- WRITTEN TASK -
In the article about Michel Paul, what did U.S. Air Force Major Hardeman present to Michel at the Annual Ceremonial Review?

- GIVEN TEXT -
_ _ _ _ _ _ _

Michel Paul seemed like any other reluctant 15-year-old boy when his mother, Helene Paul, suggested he join Air Cadets. Originally from Kuujjuaq, a remote community in northern Quebec, the Inuit youth moved to Cold Lake at the age of seven when his mother was posted to the base there. She had seen the value and discipline that could be gained from military training, and so she encouraged her only son to get involved.

He was intrigued after that first experience but resisted because he didn't want to cut his hair, said Ms. Paul. When she assured him that wouldn't be necessary, Michel signed on and officially became an Air Cadet.

A few short months later, Ms. Paul had good reason to be proud of her only son. At the Annual Ceremonial Review of the 664 Squadron Air Cadets in Cold Lake, U.S. Air Force Major Hardeman presented Michel with the Gerlinger/ Jamesen Award trophy for the most outstanding first-year cadet. The award is given only when a cadet demonstrates outstanding qualities.

From his first day with the squadron, Michel took to the training and exercises like a duck to water. "He joined at a bit of an older age, so he towers over the other kids, but he's a guy they look up to and respect," said Capt. Owen Andrusiak, commanding officer of the squadron. "He plays a leadership role and is willing to do it with no reservations, no attitude."

_ _ _ _ _ _ _

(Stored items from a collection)
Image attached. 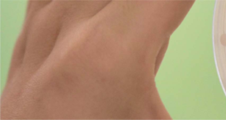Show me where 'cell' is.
<instances>
[{"instance_id": "6da1fadb", "label": "cell", "mask_w": 226, "mask_h": 120, "mask_svg": "<svg viewBox=\"0 0 226 120\" xmlns=\"http://www.w3.org/2000/svg\"><path fill=\"white\" fill-rule=\"evenodd\" d=\"M220 42L222 45L226 47V34H223L220 37Z\"/></svg>"}]
</instances>
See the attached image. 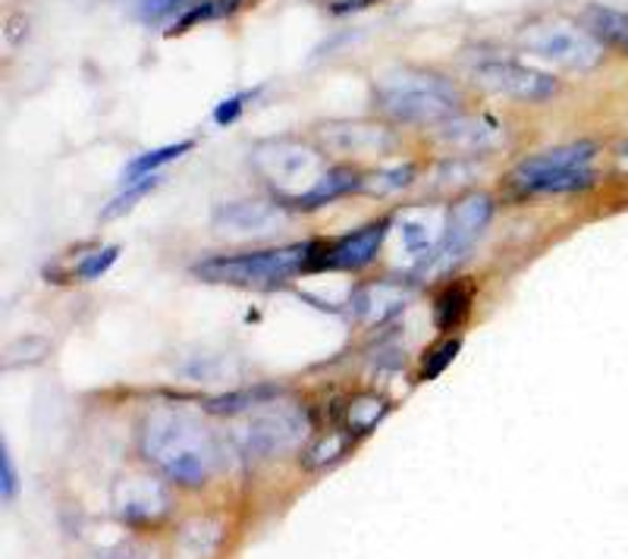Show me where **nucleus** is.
<instances>
[{"label": "nucleus", "mask_w": 628, "mask_h": 559, "mask_svg": "<svg viewBox=\"0 0 628 559\" xmlns=\"http://www.w3.org/2000/svg\"><path fill=\"white\" fill-rule=\"evenodd\" d=\"M594 155H597V141H572V145H563V148H550L544 155H534V158L522 160V164L512 170V182L528 189L531 182H537L541 177L585 167Z\"/></svg>", "instance_id": "nucleus-13"}, {"label": "nucleus", "mask_w": 628, "mask_h": 559, "mask_svg": "<svg viewBox=\"0 0 628 559\" xmlns=\"http://www.w3.org/2000/svg\"><path fill=\"white\" fill-rule=\"evenodd\" d=\"M189 0H139V17L142 20H163L170 13H177Z\"/></svg>", "instance_id": "nucleus-33"}, {"label": "nucleus", "mask_w": 628, "mask_h": 559, "mask_svg": "<svg viewBox=\"0 0 628 559\" xmlns=\"http://www.w3.org/2000/svg\"><path fill=\"white\" fill-rule=\"evenodd\" d=\"M396 233H400V242H403L408 259L418 267H427L446 236V218L437 208L422 204V208H412V211L400 214Z\"/></svg>", "instance_id": "nucleus-10"}, {"label": "nucleus", "mask_w": 628, "mask_h": 559, "mask_svg": "<svg viewBox=\"0 0 628 559\" xmlns=\"http://www.w3.org/2000/svg\"><path fill=\"white\" fill-rule=\"evenodd\" d=\"M585 29H588L594 39L600 44H607L613 51L626 54L628 57V13L626 10H613V7H600L594 3L585 10Z\"/></svg>", "instance_id": "nucleus-18"}, {"label": "nucleus", "mask_w": 628, "mask_h": 559, "mask_svg": "<svg viewBox=\"0 0 628 559\" xmlns=\"http://www.w3.org/2000/svg\"><path fill=\"white\" fill-rule=\"evenodd\" d=\"M211 220L221 236L258 240V236H277L284 230L286 211L274 201H230L214 208Z\"/></svg>", "instance_id": "nucleus-9"}, {"label": "nucleus", "mask_w": 628, "mask_h": 559, "mask_svg": "<svg viewBox=\"0 0 628 559\" xmlns=\"http://www.w3.org/2000/svg\"><path fill=\"white\" fill-rule=\"evenodd\" d=\"M252 164L258 177L267 182V189L284 201L286 208H296V211L330 173L324 155L296 136L258 141L252 151Z\"/></svg>", "instance_id": "nucleus-3"}, {"label": "nucleus", "mask_w": 628, "mask_h": 559, "mask_svg": "<svg viewBox=\"0 0 628 559\" xmlns=\"http://www.w3.org/2000/svg\"><path fill=\"white\" fill-rule=\"evenodd\" d=\"M408 296H412V289L403 286V283H396V280H377V283H368V286H362V289L355 293L352 308H355V315L365 320V324H384V320L393 318L396 312L406 308Z\"/></svg>", "instance_id": "nucleus-15"}, {"label": "nucleus", "mask_w": 628, "mask_h": 559, "mask_svg": "<svg viewBox=\"0 0 628 559\" xmlns=\"http://www.w3.org/2000/svg\"><path fill=\"white\" fill-rule=\"evenodd\" d=\"M475 82L490 92H500L515 101H531V104L553 98L556 92L553 76L515 61H485L481 66H475Z\"/></svg>", "instance_id": "nucleus-8"}, {"label": "nucleus", "mask_w": 628, "mask_h": 559, "mask_svg": "<svg viewBox=\"0 0 628 559\" xmlns=\"http://www.w3.org/2000/svg\"><path fill=\"white\" fill-rule=\"evenodd\" d=\"M437 139L466 151V155H475V151H487V148L500 145L503 133H500L497 120H490V117H466V120L444 123Z\"/></svg>", "instance_id": "nucleus-16"}, {"label": "nucleus", "mask_w": 628, "mask_h": 559, "mask_svg": "<svg viewBox=\"0 0 628 559\" xmlns=\"http://www.w3.org/2000/svg\"><path fill=\"white\" fill-rule=\"evenodd\" d=\"M192 148V141H173V145H163V148H155V151H145L139 158H132L126 164V173H123V182H139L142 177H151L158 167L177 160L180 155H185Z\"/></svg>", "instance_id": "nucleus-20"}, {"label": "nucleus", "mask_w": 628, "mask_h": 559, "mask_svg": "<svg viewBox=\"0 0 628 559\" xmlns=\"http://www.w3.org/2000/svg\"><path fill=\"white\" fill-rule=\"evenodd\" d=\"M490 218H493V201H490V196L475 192V196H466L462 201H456L449 208V214H446L444 242H440L437 255L427 264V271H434V274L453 271L459 261L466 259L468 249L478 242V236L485 233Z\"/></svg>", "instance_id": "nucleus-7"}, {"label": "nucleus", "mask_w": 628, "mask_h": 559, "mask_svg": "<svg viewBox=\"0 0 628 559\" xmlns=\"http://www.w3.org/2000/svg\"><path fill=\"white\" fill-rule=\"evenodd\" d=\"M456 352H459V340H446V342H440V346H434V349L425 356L422 378L434 380L437 375H444L446 368L453 365V359H456Z\"/></svg>", "instance_id": "nucleus-29"}, {"label": "nucleus", "mask_w": 628, "mask_h": 559, "mask_svg": "<svg viewBox=\"0 0 628 559\" xmlns=\"http://www.w3.org/2000/svg\"><path fill=\"white\" fill-rule=\"evenodd\" d=\"M468 302H471V293L466 286H449L440 293L437 299V308H434V320H437V330H456L468 315Z\"/></svg>", "instance_id": "nucleus-22"}, {"label": "nucleus", "mask_w": 628, "mask_h": 559, "mask_svg": "<svg viewBox=\"0 0 628 559\" xmlns=\"http://www.w3.org/2000/svg\"><path fill=\"white\" fill-rule=\"evenodd\" d=\"M145 460L185 487H202L214 468V440L204 421L183 405L163 402L148 412L142 428Z\"/></svg>", "instance_id": "nucleus-1"}, {"label": "nucleus", "mask_w": 628, "mask_h": 559, "mask_svg": "<svg viewBox=\"0 0 628 559\" xmlns=\"http://www.w3.org/2000/svg\"><path fill=\"white\" fill-rule=\"evenodd\" d=\"M117 259H120V245H107V249H102V252H95V255H88V259L82 261L79 271H76V277L98 280Z\"/></svg>", "instance_id": "nucleus-30"}, {"label": "nucleus", "mask_w": 628, "mask_h": 559, "mask_svg": "<svg viewBox=\"0 0 628 559\" xmlns=\"http://www.w3.org/2000/svg\"><path fill=\"white\" fill-rule=\"evenodd\" d=\"M236 7H240V0H204V3H195V10H189L183 20L177 22L173 32H185V29H192V25H199V22L221 20L226 13H233Z\"/></svg>", "instance_id": "nucleus-26"}, {"label": "nucleus", "mask_w": 628, "mask_h": 559, "mask_svg": "<svg viewBox=\"0 0 628 559\" xmlns=\"http://www.w3.org/2000/svg\"><path fill=\"white\" fill-rule=\"evenodd\" d=\"M255 98V88H248V92H240V95H233V98L221 101L217 107H214V123L217 126H230L233 120H240V114L245 110V104Z\"/></svg>", "instance_id": "nucleus-32"}, {"label": "nucleus", "mask_w": 628, "mask_h": 559, "mask_svg": "<svg viewBox=\"0 0 628 559\" xmlns=\"http://www.w3.org/2000/svg\"><path fill=\"white\" fill-rule=\"evenodd\" d=\"M415 180V167L412 164H400V167H390V170H377L371 177H362L359 189H365L371 196H390V192H400Z\"/></svg>", "instance_id": "nucleus-24"}, {"label": "nucleus", "mask_w": 628, "mask_h": 559, "mask_svg": "<svg viewBox=\"0 0 628 559\" xmlns=\"http://www.w3.org/2000/svg\"><path fill=\"white\" fill-rule=\"evenodd\" d=\"M386 220L381 223H368L362 230H355V233H349L343 240L337 242V245H330L324 252V259L318 261L321 267H333V271H355V267H362L368 261L377 255V249H381V242L386 236Z\"/></svg>", "instance_id": "nucleus-14"}, {"label": "nucleus", "mask_w": 628, "mask_h": 559, "mask_svg": "<svg viewBox=\"0 0 628 559\" xmlns=\"http://www.w3.org/2000/svg\"><path fill=\"white\" fill-rule=\"evenodd\" d=\"M343 450H345V437H340V434H327V437L315 440V446H311L308 456H305V468H324L330 462L340 460Z\"/></svg>", "instance_id": "nucleus-28"}, {"label": "nucleus", "mask_w": 628, "mask_h": 559, "mask_svg": "<svg viewBox=\"0 0 628 559\" xmlns=\"http://www.w3.org/2000/svg\"><path fill=\"white\" fill-rule=\"evenodd\" d=\"M0 491H3V503H13L20 494V478H17L13 456H10L7 443H0Z\"/></svg>", "instance_id": "nucleus-31"}, {"label": "nucleus", "mask_w": 628, "mask_h": 559, "mask_svg": "<svg viewBox=\"0 0 628 559\" xmlns=\"http://www.w3.org/2000/svg\"><path fill=\"white\" fill-rule=\"evenodd\" d=\"M519 44L528 54L556 63V66H566V70H590L604 57L600 41L594 39L585 25H568V22L528 25Z\"/></svg>", "instance_id": "nucleus-6"}, {"label": "nucleus", "mask_w": 628, "mask_h": 559, "mask_svg": "<svg viewBox=\"0 0 628 559\" xmlns=\"http://www.w3.org/2000/svg\"><path fill=\"white\" fill-rule=\"evenodd\" d=\"M374 104L400 123H446L462 104L453 82L422 66H393L374 82Z\"/></svg>", "instance_id": "nucleus-2"}, {"label": "nucleus", "mask_w": 628, "mask_h": 559, "mask_svg": "<svg viewBox=\"0 0 628 559\" xmlns=\"http://www.w3.org/2000/svg\"><path fill=\"white\" fill-rule=\"evenodd\" d=\"M308 434H311V424L299 405L270 400L245 421L233 437L240 453L252 460H264V456H284L289 450H299Z\"/></svg>", "instance_id": "nucleus-5"}, {"label": "nucleus", "mask_w": 628, "mask_h": 559, "mask_svg": "<svg viewBox=\"0 0 628 559\" xmlns=\"http://www.w3.org/2000/svg\"><path fill=\"white\" fill-rule=\"evenodd\" d=\"M158 182H161L158 180V173H151V177H142L139 182H129V189H126L123 196H117V199L110 201L107 208H104L102 218L110 220V218H120V214H126V211H129V208H132V204H136L139 199H145V196H148V192H151Z\"/></svg>", "instance_id": "nucleus-27"}, {"label": "nucleus", "mask_w": 628, "mask_h": 559, "mask_svg": "<svg viewBox=\"0 0 628 559\" xmlns=\"http://www.w3.org/2000/svg\"><path fill=\"white\" fill-rule=\"evenodd\" d=\"M318 136L324 141L330 151H340V155H359V158H377V155H390L396 139L390 136V129L384 126H374V123H359V120H343V123H321Z\"/></svg>", "instance_id": "nucleus-11"}, {"label": "nucleus", "mask_w": 628, "mask_h": 559, "mask_svg": "<svg viewBox=\"0 0 628 559\" xmlns=\"http://www.w3.org/2000/svg\"><path fill=\"white\" fill-rule=\"evenodd\" d=\"M311 245H286L267 252H245V255H221L195 264V274L207 283L226 286H274L296 277L308 264Z\"/></svg>", "instance_id": "nucleus-4"}, {"label": "nucleus", "mask_w": 628, "mask_h": 559, "mask_svg": "<svg viewBox=\"0 0 628 559\" xmlns=\"http://www.w3.org/2000/svg\"><path fill=\"white\" fill-rule=\"evenodd\" d=\"M384 415V400H377V397H355V400L345 405V431L349 434H368Z\"/></svg>", "instance_id": "nucleus-23"}, {"label": "nucleus", "mask_w": 628, "mask_h": 559, "mask_svg": "<svg viewBox=\"0 0 628 559\" xmlns=\"http://www.w3.org/2000/svg\"><path fill=\"white\" fill-rule=\"evenodd\" d=\"M98 559H142V550H139L136 544H117V547H110V550Z\"/></svg>", "instance_id": "nucleus-34"}, {"label": "nucleus", "mask_w": 628, "mask_h": 559, "mask_svg": "<svg viewBox=\"0 0 628 559\" xmlns=\"http://www.w3.org/2000/svg\"><path fill=\"white\" fill-rule=\"evenodd\" d=\"M359 177L349 170V167H330V173H327L324 180H321V186L308 196V199L299 204V211H311V208H321V204H327V201L340 199V196H345V192H352V189H359Z\"/></svg>", "instance_id": "nucleus-21"}, {"label": "nucleus", "mask_w": 628, "mask_h": 559, "mask_svg": "<svg viewBox=\"0 0 628 559\" xmlns=\"http://www.w3.org/2000/svg\"><path fill=\"white\" fill-rule=\"evenodd\" d=\"M619 158H622V164H628V145H622V151H619Z\"/></svg>", "instance_id": "nucleus-35"}, {"label": "nucleus", "mask_w": 628, "mask_h": 559, "mask_svg": "<svg viewBox=\"0 0 628 559\" xmlns=\"http://www.w3.org/2000/svg\"><path fill=\"white\" fill-rule=\"evenodd\" d=\"M597 182L594 170L575 167V170H563V173H550L537 182L528 186V192H578V189H590Z\"/></svg>", "instance_id": "nucleus-25"}, {"label": "nucleus", "mask_w": 628, "mask_h": 559, "mask_svg": "<svg viewBox=\"0 0 628 559\" xmlns=\"http://www.w3.org/2000/svg\"><path fill=\"white\" fill-rule=\"evenodd\" d=\"M114 503H117V513L123 519L132 525H148V521L167 516V509H170V497H167L163 484L151 478L123 481L114 494Z\"/></svg>", "instance_id": "nucleus-12"}, {"label": "nucleus", "mask_w": 628, "mask_h": 559, "mask_svg": "<svg viewBox=\"0 0 628 559\" xmlns=\"http://www.w3.org/2000/svg\"><path fill=\"white\" fill-rule=\"evenodd\" d=\"M223 540L221 521L192 519L185 521L173 544V559H214Z\"/></svg>", "instance_id": "nucleus-17"}, {"label": "nucleus", "mask_w": 628, "mask_h": 559, "mask_svg": "<svg viewBox=\"0 0 628 559\" xmlns=\"http://www.w3.org/2000/svg\"><path fill=\"white\" fill-rule=\"evenodd\" d=\"M277 387H245V390H236V393H223V397H214L207 400V412L211 415H243V412H252V409H262L270 400H277Z\"/></svg>", "instance_id": "nucleus-19"}]
</instances>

_ _ _ _ _ _ _

- WRITTEN ANSWER -
The Gerlinger/ Jamesen Award trophy for the most outstanding first-year cadet.